• About this exercise:
Scan the entries for the word "Papio", and copy every line where it appears.

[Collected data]
****

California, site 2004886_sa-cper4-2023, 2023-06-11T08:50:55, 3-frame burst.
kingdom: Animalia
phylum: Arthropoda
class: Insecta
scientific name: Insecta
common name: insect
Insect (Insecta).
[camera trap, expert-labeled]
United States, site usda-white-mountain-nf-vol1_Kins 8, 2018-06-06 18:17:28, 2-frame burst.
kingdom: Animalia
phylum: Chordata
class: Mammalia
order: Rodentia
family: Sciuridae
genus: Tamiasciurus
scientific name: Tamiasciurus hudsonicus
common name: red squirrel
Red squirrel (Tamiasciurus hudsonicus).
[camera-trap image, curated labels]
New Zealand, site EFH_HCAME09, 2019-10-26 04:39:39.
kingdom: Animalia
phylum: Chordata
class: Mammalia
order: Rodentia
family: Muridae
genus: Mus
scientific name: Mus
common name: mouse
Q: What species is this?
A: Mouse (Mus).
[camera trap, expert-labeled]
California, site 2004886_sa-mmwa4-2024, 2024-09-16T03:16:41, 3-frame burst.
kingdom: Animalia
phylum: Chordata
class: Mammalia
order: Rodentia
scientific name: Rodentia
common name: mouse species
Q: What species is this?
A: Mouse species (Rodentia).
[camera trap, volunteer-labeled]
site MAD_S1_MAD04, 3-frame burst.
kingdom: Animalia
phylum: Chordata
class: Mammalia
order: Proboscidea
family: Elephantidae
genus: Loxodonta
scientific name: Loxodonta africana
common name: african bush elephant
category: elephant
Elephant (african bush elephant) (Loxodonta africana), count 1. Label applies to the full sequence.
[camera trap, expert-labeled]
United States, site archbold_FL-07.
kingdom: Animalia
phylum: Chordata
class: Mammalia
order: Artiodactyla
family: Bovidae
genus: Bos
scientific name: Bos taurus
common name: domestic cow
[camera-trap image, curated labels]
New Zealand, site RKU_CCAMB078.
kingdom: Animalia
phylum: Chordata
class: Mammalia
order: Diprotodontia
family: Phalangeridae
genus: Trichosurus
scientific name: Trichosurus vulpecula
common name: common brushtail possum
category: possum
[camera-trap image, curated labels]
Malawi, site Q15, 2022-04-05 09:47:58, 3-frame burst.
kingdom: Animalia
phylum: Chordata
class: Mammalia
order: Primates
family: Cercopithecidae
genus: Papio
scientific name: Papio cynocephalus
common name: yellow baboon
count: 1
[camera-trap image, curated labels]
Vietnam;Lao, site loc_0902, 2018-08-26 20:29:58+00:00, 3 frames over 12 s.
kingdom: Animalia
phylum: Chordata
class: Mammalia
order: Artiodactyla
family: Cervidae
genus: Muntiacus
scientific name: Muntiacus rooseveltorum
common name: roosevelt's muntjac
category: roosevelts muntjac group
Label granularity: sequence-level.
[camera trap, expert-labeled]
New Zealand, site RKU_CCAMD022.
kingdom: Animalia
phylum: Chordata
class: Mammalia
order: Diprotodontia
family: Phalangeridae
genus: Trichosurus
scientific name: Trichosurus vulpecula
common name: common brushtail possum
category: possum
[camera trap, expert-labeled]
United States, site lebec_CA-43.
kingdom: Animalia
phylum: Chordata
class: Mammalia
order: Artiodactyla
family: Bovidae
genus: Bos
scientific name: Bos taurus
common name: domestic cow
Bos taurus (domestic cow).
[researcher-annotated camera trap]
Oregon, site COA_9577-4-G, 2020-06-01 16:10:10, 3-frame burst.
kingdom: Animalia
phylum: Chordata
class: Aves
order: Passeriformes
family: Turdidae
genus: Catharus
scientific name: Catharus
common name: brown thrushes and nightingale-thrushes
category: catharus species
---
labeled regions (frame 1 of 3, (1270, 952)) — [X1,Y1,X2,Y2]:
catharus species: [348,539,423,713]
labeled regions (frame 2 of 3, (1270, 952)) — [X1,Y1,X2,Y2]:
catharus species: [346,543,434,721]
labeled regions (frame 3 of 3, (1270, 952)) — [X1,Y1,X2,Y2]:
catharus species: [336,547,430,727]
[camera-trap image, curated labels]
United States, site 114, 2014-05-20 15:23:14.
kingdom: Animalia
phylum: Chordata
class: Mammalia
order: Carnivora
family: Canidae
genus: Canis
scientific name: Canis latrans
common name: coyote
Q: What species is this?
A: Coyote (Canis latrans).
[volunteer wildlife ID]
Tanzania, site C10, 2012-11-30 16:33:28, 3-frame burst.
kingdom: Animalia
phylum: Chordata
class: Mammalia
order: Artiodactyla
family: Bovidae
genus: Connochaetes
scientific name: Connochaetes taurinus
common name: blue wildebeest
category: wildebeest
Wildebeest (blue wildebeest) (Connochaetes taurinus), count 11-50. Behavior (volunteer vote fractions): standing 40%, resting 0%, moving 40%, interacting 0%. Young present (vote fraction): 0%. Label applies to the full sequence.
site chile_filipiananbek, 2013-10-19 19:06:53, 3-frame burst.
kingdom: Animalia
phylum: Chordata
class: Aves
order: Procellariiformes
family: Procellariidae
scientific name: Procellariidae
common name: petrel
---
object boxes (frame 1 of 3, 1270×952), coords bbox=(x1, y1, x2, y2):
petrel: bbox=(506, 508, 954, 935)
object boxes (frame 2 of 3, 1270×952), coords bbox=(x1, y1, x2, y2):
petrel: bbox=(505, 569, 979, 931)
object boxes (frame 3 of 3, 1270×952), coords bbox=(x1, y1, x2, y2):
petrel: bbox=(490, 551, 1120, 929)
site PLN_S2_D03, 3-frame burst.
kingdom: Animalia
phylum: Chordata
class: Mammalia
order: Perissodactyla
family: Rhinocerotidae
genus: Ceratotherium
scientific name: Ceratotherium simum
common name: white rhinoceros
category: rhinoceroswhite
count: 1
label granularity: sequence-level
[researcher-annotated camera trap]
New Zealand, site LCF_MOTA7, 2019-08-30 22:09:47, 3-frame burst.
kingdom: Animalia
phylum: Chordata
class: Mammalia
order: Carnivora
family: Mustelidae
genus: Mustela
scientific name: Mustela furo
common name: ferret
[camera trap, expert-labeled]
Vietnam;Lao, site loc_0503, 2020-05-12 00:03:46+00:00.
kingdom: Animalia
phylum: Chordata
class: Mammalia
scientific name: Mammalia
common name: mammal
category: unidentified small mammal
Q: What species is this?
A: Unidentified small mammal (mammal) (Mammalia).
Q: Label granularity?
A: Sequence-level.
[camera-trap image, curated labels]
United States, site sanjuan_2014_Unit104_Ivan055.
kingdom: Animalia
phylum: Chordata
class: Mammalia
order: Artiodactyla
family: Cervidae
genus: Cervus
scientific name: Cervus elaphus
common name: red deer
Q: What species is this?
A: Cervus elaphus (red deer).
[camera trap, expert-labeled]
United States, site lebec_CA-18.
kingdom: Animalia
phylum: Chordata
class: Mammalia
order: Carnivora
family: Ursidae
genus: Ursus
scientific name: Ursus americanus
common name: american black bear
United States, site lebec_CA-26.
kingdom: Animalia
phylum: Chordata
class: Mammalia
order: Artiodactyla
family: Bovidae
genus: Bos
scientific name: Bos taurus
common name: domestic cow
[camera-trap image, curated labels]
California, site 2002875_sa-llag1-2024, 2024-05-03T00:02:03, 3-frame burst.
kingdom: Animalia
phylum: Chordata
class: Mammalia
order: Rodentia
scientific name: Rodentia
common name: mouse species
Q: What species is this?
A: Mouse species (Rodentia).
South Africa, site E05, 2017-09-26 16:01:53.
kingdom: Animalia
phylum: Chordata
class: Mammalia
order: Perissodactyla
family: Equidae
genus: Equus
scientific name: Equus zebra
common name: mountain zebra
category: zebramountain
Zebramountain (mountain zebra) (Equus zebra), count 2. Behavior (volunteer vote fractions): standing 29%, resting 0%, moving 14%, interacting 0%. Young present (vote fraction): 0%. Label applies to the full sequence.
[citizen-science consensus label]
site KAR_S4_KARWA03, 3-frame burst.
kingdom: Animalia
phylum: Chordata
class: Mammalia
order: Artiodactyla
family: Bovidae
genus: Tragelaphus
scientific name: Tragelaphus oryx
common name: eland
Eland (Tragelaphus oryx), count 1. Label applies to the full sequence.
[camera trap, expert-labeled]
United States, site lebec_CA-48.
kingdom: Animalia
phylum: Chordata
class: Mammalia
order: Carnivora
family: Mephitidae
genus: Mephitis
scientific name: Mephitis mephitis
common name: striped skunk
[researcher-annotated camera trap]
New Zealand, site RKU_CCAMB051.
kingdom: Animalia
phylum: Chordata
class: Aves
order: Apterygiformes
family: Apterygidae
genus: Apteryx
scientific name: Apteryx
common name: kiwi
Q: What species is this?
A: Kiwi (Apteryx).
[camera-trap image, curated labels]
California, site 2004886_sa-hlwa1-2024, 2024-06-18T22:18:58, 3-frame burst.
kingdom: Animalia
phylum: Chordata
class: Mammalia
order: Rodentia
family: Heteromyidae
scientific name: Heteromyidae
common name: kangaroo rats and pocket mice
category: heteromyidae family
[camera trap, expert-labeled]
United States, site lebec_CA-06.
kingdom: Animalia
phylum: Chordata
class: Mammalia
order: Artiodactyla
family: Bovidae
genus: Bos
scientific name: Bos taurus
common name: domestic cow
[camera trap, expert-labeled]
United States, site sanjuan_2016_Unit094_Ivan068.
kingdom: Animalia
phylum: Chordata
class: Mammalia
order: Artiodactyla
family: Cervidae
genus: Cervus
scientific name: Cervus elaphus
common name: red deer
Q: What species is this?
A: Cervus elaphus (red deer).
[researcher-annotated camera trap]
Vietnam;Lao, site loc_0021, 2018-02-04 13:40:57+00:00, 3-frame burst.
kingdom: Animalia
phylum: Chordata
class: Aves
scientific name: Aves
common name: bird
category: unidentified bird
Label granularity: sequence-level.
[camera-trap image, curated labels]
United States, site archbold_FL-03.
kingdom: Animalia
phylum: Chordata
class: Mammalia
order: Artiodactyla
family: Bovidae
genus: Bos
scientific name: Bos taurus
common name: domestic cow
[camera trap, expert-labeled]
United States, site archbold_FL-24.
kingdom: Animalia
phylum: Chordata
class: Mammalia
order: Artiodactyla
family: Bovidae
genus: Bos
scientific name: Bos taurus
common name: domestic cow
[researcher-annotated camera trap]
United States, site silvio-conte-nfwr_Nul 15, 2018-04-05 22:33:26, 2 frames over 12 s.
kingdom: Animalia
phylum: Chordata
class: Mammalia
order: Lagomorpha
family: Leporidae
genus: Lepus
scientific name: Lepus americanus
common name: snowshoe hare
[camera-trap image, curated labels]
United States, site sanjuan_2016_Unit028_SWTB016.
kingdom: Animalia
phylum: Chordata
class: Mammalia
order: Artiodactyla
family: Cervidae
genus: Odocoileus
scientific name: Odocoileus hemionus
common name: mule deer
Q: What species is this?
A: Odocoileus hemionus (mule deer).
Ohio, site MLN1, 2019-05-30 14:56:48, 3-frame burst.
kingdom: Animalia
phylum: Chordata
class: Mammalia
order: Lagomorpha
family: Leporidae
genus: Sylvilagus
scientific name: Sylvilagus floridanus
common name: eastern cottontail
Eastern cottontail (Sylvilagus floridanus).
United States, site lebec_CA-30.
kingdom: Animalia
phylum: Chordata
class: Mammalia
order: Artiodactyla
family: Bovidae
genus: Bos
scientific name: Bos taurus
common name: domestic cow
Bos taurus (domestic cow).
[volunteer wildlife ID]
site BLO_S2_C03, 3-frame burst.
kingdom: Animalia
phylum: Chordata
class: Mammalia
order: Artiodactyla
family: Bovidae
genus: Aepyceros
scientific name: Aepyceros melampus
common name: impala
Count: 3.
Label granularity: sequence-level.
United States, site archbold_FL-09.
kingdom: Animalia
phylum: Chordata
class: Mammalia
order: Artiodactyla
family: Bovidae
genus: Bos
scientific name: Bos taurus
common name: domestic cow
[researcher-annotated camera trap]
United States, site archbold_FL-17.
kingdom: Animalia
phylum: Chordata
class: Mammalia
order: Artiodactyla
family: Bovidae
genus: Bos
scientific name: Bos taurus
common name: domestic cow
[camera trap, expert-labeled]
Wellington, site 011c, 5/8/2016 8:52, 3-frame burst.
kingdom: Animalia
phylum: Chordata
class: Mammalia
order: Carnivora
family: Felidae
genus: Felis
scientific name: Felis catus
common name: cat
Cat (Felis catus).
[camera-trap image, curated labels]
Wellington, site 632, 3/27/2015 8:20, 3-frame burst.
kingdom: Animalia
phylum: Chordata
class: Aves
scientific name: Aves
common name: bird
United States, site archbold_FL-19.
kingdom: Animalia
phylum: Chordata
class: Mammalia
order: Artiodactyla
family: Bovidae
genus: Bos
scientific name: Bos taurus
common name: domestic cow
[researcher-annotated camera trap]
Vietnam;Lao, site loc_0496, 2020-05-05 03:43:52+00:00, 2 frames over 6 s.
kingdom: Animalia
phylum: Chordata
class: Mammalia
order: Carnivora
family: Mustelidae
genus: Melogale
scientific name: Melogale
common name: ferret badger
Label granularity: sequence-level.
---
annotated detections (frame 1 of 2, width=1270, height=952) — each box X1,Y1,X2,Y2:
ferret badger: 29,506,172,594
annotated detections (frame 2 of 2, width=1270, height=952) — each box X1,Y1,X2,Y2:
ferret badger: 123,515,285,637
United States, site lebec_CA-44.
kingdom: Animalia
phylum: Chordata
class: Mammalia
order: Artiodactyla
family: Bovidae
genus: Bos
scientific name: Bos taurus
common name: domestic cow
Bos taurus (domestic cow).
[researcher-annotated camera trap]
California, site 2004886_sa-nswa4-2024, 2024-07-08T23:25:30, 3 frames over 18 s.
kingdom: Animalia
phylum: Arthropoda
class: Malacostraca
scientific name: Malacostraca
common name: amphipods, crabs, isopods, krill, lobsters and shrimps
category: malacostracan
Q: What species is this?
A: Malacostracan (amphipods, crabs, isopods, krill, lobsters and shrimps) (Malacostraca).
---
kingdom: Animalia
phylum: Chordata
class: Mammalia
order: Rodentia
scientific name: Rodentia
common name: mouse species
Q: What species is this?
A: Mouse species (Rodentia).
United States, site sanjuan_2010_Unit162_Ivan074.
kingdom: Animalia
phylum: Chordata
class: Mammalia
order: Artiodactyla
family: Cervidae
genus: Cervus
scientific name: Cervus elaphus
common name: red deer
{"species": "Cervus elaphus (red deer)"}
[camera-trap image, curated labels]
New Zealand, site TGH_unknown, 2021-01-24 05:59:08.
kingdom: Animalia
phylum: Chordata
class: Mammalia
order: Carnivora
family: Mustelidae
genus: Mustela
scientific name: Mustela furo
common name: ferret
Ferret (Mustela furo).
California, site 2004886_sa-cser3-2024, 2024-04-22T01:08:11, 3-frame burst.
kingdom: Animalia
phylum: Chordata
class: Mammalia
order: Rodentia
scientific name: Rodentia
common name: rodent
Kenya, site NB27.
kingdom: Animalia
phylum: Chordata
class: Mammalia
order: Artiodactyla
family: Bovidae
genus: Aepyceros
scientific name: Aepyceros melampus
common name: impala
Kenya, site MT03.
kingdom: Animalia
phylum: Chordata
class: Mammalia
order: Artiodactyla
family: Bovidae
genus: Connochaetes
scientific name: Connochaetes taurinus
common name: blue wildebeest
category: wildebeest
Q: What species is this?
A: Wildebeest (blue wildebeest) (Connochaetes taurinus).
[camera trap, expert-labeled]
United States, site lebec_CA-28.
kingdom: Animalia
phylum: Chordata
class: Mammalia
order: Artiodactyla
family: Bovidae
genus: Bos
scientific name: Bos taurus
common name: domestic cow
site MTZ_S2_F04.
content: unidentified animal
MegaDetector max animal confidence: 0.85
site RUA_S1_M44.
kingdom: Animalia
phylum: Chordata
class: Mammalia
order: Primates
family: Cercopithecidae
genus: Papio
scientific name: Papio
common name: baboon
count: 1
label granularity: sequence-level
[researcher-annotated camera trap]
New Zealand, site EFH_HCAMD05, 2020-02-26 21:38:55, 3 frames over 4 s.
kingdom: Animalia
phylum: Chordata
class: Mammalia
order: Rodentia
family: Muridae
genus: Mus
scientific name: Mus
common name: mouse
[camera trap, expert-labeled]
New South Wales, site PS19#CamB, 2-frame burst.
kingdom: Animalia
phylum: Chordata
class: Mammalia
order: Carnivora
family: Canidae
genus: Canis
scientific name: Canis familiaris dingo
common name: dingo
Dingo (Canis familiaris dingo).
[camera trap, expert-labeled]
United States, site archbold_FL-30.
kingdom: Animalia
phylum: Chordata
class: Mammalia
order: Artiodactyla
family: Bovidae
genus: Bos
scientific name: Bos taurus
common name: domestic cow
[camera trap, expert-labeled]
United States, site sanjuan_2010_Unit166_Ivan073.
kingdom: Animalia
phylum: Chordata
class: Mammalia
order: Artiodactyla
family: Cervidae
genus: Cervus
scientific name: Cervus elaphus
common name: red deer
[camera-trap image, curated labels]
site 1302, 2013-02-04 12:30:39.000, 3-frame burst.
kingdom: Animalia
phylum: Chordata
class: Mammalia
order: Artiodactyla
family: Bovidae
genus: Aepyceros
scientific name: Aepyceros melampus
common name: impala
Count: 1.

****

• Task answer:
genus: Papio
scientific name: Papio cynocephalus
genus: Papio
scientific name: Papio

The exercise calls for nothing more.